» Task goal
The result should be an exact copy of every record, with no pictures kept.

» Information supplied
- - - - -

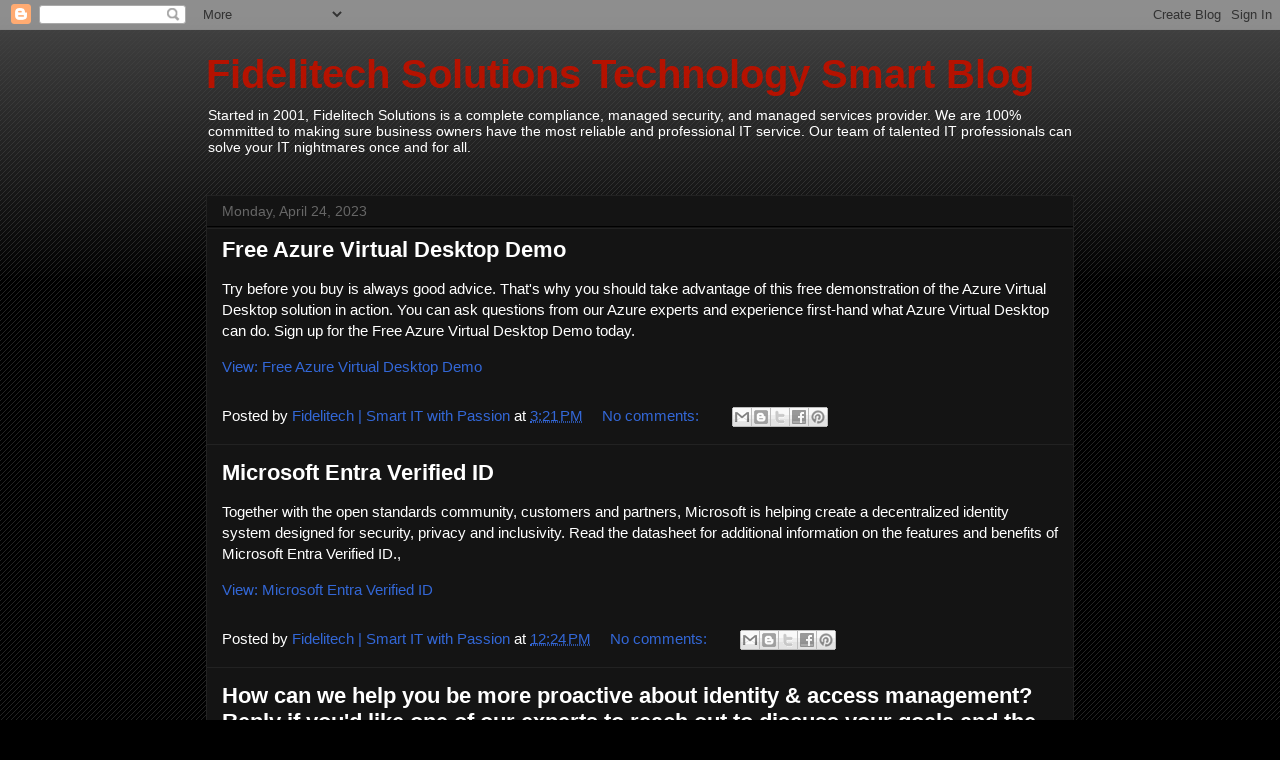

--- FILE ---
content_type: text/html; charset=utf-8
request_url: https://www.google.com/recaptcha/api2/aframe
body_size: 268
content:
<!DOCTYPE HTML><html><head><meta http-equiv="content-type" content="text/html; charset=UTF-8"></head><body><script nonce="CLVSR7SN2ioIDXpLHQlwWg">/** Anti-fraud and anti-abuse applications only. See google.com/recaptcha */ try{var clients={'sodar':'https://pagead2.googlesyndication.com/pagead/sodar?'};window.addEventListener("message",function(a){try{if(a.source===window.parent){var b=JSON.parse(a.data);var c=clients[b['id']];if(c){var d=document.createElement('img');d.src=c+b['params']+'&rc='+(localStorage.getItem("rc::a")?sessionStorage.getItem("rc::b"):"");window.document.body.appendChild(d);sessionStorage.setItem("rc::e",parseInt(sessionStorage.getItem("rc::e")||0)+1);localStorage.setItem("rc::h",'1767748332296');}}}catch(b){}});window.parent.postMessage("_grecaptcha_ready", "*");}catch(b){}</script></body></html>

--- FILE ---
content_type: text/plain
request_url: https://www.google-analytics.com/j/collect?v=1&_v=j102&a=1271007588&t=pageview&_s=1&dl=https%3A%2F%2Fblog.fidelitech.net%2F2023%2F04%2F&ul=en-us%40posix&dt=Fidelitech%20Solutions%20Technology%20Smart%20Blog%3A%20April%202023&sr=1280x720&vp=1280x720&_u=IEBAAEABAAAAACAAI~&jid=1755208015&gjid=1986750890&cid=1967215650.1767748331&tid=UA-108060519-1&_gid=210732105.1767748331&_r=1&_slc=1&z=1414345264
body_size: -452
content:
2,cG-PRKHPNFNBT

- - - - -

» Task response
--- FILE ---
content_type: text/html; charset=utf-8
request_url: https://www.google.com/recaptcha/api2/aframe
body_size: 268
content:
<!DOCTYPE HTML><html><head><meta http-equiv="content-type" content="text/html; charset=UTF-8"></head><body><script nonce="CLVSR7SN2ioIDXpLHQlwWg">/** Anti-fraud and anti-abuse applications only. See google.com/recaptcha */ try{var clients={'sodar':'https://pagead2.googlesyndication.com/pagead/sodar?'};window.addEventListener("message",function(a){try{if(a.source===window.parent){var b=JSON.parse(a.data);var c=clients[b['id']];if(c){var d=document.createElement('img');d.src=c+b['params']+'&rc='+(localStorage.getItem("rc::a")?sessionStorage.getItem("rc::b"):"");window.document.body.appendChild(d);sessionStorage.setItem("rc::e",parseInt(sessionStorage.getItem("rc::e")||0)+1);localStorage.setItem("rc::h",'1767748332296');}}}catch(b){}});window.parent.postMessage("_grecaptcha_ready", "*");}catch(b){}</script></body></html>

--- FILE ---
content_type: text/plain
request_url: https://www.google-analytics.com/j/collect?v=1&_v=j102&a=1271007588&t=pageview&_s=1&dl=https%3A%2F%2Fblog.fidelitech.net%2F2023%2F04%2F&ul=en-us%40posix&dt=Fidelitech%20Solutions%20Technology%20Smart%20Blog%3A%20April%202023&sr=1280x720&vp=1280x720&_u=IEBAAEABAAAAACAAI~&jid=1755208015&gjid=1986750890&cid=1967215650.1767748331&tid=UA-108060519-1&_gid=210732105.1767748331&_r=1&_slc=1&z=1414345264
body_size: -452
content:
2,cG-PRKHPNFNBT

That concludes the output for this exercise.